— Start of Available records —

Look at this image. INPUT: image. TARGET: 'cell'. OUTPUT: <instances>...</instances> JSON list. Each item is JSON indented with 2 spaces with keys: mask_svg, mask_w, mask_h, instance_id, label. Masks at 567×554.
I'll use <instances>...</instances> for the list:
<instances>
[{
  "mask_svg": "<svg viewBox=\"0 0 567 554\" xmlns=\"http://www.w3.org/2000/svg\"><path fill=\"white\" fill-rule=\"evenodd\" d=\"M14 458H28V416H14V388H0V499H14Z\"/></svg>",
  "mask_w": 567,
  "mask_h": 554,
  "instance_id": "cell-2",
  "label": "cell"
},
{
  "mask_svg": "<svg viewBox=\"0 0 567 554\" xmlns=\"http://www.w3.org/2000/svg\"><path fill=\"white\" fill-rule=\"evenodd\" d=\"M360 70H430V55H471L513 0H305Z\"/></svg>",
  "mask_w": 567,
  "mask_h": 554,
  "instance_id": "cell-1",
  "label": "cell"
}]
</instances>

— End of Available records —

> **Task brief**: Can you rewrite the data above as a JSON list of strings, one string per line, with blank lines left out?

> **Complete output**:
[
  "Look at this image. INPUT: image. TARGET: 'cell'. OUTPUT: <instances>...</instances> JSON list. Each item is JSON indented with 2 spaces with keys: mask_svg, mask_w, mask_h, instance_id, label. Masks at 567×554.",
  "I'll use <instances>...</instances> for the list:",
  "<instances>",
  "[{",
  "  \"mask_svg\": \"<svg viewBox=\\\"0 0 567 554\\\" xmlns=\\\"http://www.w3.org/2000/svg\\\"><path fill=\\\"white\\\" fill-rule=\\\"evenodd\\\" d=\\\"M14 458H28V416H14V388H0V499H14Z\\\"/></svg>\",",
  "  \"mask_w\": 567,",
  "  \"mask_h\": 554,",
  "  \"instance_id\": \"cell-2\",",
  "  \"label\": \"cell\"",
  "},",
  "{",
  "  \"mask_svg\": \"<svg viewBox=\\\"0 0 567 554\\\" xmlns=\\\"http://www.w3.org/2000/svg\\\"><path fill=\\\"white\\\" fill-rule=\\\"evenodd\\\" d=\\\"M360 70H430V55H471L513 0H305Z\\\"/></svg>\",",
  "  \"mask_w\": 567,",
  "  \"mask_h\": 554,",
  "  \"instance_id\": \"cell-1\",",
  "  \"label\": \"cell\"",
  "}]",
  "</instances>"
]